Joel Neto

Um tesouro sob o frigorífico


Rubrica "Pai aos 50", de Joel Neto.

A avaliar pelo modo como o sonháramos, ia ser encantador. Eu descascaria a cenoura pela fresquinha, cortando-a em cubos perfeitos e deixando-a a enfeitar a bancada num tupperware velhote mas estimado. Chegada a hora, sentiríamos os três – os três, não: os próprios cães haveriam de aperceber-se – o doce odor da cenoura cozida, acrescentada das doses certa de batata e cebola, e entreolharmo-nos-íamos com brandura. Haveria no ar cintilâncias várias, activadas pelas varinhas de fadas invisíveis, e a Colette perguntaria ao Gauguin: “Alguma vez provaste sopa?”. Finalmente, sentarmo-nos-íamos os dois, eu e a Marta, diante da cadeirinha dele, com aquela colher linda que o David e a Rita nos ofereceram. A Marta derramaria sobre o prato um delicado fio do azeite de oliveiras cuidadas por jovens primogénitos algures numa planície temperada. O Artur deixaria de lado o talo de brócolo em que estaria a mordiscar, com um sorriso gentil em que se conteria a própria solenidade do momento. E, quando lhe déssemos a primeira colherada do puré, testada a temperatura no nosso próprio lábio, as cintilâncias multiplicar-se-iam, como num fogo-de-artifício silencioso cujas eclosões Rubinstein, sentado a um piano de cauda ao canto da cozinha, pontuasse com uma melodia romântica.

**Dados fornecidos**
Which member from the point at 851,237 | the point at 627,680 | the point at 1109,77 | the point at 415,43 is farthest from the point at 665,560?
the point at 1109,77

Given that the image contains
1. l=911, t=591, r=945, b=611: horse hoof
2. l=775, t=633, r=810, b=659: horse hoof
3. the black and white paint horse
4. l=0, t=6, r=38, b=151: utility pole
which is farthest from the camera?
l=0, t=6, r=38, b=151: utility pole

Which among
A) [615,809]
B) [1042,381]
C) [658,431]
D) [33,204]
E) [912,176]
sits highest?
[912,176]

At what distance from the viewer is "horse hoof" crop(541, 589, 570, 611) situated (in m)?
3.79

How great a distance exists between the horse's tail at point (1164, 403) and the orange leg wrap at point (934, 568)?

**Objetivo do exercício**
Transcreve o texto completo, sem mudar nada.

**Resposta**
Joel Neto

Um tesouro sob o frigorífico


Rubrica "Pai aos 50", de Joel Neto.

A avaliar pelo modo como o sonháramos, ia ser encantador. Eu descascaria a cenoura pela fresquinha, cortando-a em cubos perfeitos e deixando-a a enfeitar a bancada num tupperware velhote mas estimado. Chegada a hora, sentiríamos os três – os três, não: os próprios cães haveriam de aperceber-se – o doce odor da cenoura cozida, acrescentada das doses certa de batata e cebola, e entreolharmo-nos-íamos com brandura. Haveria no ar cintilâncias várias, activadas pelas varinhas de fadas invisíveis, e a Colette perguntaria ao Gauguin: “Alguma vez provaste sopa?”. Finalmente, sentarmo-nos-íamos os dois, eu e a Marta, diante da cadeirinha dele, com aquela colher linda que o David e a Rita nos ofereceram. A Marta derramaria sobre o prato um delicado fio do azeite de oliveiras cuidadas por jovens primogénitos algures numa planície temperada. O Artur deixaria de lado o talo de brócolo em que estaria a mordiscar, com um sorriso gentil em que se conteria a própria solenidade do momento. E, quando lhe déssemos a primeira colherada do puré, testada a temperatura no nosso próprio lábio, as cintilâncias multiplicar-se-iam, como num fogo-de-artifício silencioso cujas eclosões Rubinstein, sentado a um piano de cauda ao canto da cozinha, pontuasse com uma melodia romântica.